## REQUIREMENT
From the blog post below, list every type of garment or head or face covering for Muslim women that it names.

## TEXT EXTRACT
• • •

Tuesday, May 11, 2010

Burqa bizzo

When I was in Muslim countries, I was expected to dress modestly in keeping with the traditions of the culture.

When in Rome...one tries to fit in. Or so it was before the Islamic disapora.

I might be wrong but I believe that Muslims are the first people to come to live in our country and openly disapprove of us. It's hard to forget the cleric who described Australian women in summer attire as "meat left out for the cat".

There are now a lot of Muslims in Australia. They are spread widely and evenly through the urban population, but they don't blend in. The women's dress makes them instantly recognizable. Their range of religious habit goes from a token headscarf to abaya, those long drab button-up overdresses, and huge hijab around their heads.
The full burqa or niqab face covering is rare here but it is seen.

• • •

## PROVIDED MATERIAL
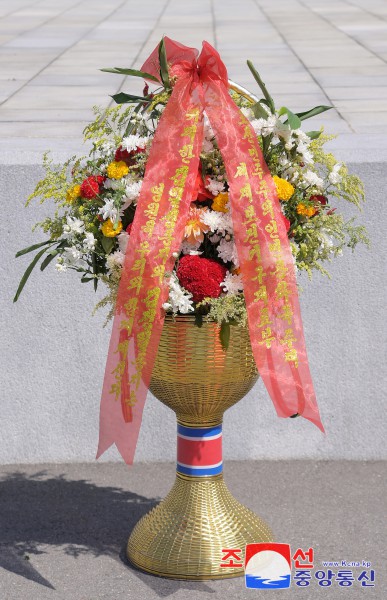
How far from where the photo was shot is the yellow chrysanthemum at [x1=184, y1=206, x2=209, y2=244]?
3676 mm

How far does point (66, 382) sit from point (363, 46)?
22.5 feet

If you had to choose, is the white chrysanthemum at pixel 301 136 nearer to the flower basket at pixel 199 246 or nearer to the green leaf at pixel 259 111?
the flower basket at pixel 199 246

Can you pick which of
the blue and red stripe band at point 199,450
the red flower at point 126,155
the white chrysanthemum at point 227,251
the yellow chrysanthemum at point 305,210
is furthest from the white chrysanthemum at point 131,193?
the blue and red stripe band at point 199,450

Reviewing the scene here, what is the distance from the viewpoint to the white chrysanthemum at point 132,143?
377 cm

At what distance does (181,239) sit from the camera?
3.67m

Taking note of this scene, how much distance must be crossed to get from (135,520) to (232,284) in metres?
1.33

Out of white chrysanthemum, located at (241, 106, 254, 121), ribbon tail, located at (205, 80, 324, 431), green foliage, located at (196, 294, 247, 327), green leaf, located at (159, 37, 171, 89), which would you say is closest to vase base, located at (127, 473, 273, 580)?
ribbon tail, located at (205, 80, 324, 431)

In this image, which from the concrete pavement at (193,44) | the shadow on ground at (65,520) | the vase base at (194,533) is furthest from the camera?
the concrete pavement at (193,44)

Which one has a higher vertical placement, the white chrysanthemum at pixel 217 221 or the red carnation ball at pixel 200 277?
the white chrysanthemum at pixel 217 221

• • •

## FINAL RESULT
headscarf, abaya, hijab, burqa, niqab